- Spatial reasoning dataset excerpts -
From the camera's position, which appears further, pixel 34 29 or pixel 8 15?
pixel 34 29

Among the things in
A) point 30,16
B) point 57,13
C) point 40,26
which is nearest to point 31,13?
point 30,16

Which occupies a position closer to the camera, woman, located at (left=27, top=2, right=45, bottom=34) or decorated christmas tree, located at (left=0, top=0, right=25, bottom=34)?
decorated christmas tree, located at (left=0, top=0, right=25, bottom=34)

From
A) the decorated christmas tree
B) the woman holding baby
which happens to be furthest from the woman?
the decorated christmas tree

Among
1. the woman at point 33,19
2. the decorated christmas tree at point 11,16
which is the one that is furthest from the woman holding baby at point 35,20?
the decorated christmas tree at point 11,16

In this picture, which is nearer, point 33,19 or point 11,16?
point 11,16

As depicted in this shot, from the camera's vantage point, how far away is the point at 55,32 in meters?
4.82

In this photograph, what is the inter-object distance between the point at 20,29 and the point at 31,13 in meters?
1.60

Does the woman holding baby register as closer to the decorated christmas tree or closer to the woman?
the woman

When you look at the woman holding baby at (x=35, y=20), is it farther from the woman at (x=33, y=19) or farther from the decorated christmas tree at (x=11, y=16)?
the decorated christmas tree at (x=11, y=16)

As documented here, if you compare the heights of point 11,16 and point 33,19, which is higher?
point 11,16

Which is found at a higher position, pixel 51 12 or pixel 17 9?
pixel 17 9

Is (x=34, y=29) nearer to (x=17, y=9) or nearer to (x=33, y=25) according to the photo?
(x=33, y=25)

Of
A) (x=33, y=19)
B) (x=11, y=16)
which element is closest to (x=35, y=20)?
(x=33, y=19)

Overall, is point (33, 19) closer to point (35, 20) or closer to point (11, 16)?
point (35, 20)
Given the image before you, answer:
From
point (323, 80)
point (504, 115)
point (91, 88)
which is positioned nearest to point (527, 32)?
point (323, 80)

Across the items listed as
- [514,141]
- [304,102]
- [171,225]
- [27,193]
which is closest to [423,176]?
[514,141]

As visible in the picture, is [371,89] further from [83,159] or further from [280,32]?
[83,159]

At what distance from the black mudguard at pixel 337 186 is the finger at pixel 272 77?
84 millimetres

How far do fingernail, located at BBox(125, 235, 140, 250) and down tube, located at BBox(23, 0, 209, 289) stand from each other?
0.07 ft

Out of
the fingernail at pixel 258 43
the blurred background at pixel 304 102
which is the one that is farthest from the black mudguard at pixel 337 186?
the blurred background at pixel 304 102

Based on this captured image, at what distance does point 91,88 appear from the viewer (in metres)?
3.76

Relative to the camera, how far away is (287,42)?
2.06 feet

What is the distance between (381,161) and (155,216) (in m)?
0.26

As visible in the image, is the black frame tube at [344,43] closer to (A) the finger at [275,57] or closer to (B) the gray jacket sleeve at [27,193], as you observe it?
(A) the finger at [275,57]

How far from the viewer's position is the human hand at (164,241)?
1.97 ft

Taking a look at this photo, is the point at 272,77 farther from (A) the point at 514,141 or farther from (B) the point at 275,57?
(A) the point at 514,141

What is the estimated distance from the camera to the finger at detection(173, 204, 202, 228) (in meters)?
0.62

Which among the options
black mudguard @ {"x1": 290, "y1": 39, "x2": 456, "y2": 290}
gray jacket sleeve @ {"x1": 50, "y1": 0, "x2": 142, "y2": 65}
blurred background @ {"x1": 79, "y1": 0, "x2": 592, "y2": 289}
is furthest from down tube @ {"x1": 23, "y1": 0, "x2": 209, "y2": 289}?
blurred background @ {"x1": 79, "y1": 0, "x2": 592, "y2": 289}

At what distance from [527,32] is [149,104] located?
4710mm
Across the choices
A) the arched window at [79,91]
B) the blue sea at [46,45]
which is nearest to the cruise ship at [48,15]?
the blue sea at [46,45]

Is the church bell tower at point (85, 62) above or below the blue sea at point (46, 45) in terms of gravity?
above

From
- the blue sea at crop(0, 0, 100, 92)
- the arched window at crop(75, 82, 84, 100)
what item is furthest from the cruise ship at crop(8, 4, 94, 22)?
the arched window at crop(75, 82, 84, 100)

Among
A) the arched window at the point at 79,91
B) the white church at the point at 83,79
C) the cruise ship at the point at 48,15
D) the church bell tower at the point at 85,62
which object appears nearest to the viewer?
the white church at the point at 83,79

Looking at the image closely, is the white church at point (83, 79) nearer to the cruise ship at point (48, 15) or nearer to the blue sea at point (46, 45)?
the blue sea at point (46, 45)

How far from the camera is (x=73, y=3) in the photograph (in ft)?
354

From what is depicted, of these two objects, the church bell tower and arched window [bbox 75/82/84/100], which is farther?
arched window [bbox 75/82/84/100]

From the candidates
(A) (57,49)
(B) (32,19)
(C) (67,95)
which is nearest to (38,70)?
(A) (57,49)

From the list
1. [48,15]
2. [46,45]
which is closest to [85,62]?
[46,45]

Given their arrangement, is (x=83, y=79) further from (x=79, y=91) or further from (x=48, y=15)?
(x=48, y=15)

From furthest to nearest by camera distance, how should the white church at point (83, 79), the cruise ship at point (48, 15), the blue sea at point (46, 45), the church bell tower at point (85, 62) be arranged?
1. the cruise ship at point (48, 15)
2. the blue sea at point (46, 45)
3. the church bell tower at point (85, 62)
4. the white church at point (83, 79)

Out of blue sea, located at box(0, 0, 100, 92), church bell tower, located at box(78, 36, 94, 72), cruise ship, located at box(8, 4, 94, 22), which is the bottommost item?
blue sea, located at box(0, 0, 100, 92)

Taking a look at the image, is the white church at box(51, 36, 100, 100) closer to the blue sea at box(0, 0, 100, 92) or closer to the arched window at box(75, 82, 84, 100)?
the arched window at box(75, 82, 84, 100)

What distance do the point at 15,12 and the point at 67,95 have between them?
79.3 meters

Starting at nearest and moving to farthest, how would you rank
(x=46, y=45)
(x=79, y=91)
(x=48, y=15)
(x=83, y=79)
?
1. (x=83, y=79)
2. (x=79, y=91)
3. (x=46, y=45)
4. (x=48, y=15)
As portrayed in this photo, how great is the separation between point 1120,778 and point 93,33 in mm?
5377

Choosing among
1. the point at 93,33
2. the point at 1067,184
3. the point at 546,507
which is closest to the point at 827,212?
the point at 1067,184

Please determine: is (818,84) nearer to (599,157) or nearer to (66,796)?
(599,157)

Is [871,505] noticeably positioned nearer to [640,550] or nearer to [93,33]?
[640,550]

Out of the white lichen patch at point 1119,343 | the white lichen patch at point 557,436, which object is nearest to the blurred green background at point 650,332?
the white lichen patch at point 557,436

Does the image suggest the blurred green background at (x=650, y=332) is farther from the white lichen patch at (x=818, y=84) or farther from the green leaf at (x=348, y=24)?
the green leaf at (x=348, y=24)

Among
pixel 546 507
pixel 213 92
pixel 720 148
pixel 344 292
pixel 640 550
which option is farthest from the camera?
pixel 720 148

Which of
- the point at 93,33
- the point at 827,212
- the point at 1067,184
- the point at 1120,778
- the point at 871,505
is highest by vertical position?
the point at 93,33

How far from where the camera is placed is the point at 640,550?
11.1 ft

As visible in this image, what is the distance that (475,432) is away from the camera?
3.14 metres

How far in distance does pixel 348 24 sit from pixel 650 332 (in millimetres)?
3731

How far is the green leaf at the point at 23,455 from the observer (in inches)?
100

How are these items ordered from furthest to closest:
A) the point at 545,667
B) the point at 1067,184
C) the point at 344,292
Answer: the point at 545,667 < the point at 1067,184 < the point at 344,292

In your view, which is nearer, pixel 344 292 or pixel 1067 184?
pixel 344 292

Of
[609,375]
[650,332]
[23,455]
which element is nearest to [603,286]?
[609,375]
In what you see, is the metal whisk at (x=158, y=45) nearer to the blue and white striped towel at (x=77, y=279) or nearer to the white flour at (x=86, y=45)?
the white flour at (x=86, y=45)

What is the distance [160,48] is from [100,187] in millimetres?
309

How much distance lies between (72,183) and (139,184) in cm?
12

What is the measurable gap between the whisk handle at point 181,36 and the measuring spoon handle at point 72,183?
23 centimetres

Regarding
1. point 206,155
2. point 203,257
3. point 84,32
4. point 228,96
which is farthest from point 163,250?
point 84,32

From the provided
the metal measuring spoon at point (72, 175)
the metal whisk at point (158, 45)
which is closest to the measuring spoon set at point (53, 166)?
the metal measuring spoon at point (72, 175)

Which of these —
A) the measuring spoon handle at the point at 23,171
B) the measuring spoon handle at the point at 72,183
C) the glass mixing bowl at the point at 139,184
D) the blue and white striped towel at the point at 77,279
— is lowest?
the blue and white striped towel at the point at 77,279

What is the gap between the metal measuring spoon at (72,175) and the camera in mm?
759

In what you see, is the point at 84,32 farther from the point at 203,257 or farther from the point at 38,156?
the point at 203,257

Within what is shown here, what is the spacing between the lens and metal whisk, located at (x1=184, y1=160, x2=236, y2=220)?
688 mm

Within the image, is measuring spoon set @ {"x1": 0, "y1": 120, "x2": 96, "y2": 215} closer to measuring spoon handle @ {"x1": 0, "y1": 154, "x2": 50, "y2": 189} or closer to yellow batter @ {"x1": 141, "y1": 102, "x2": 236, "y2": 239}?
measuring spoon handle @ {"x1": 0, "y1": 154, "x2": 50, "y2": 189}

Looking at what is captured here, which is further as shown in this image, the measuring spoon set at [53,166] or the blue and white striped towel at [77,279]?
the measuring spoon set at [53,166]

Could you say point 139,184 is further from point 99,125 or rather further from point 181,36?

- Goal -
Pick out every line in the entries above that contains the word "cruise", and copy each one in full. Case counts.

- Finished exercise -
which is nearest to the cruise ship at [48,15]?
what item is furthest from the cruise ship at crop(8, 4, 94, 22)?
C) the cruise ship at the point at 48,15
Looking at the image closely, is the white church at point (83, 79) nearer to the cruise ship at point (48, 15) or nearer to the blue sea at point (46, 45)?
From furthest to nearest by camera distance, how should the white church at point (83, 79), the cruise ship at point (48, 15), the blue sea at point (46, 45), the church bell tower at point (85, 62) be arranged?
1. the cruise ship at point (48, 15)
Out of blue sea, located at box(0, 0, 100, 92), church bell tower, located at box(78, 36, 94, 72), cruise ship, located at box(8, 4, 94, 22), which is the bottommost item?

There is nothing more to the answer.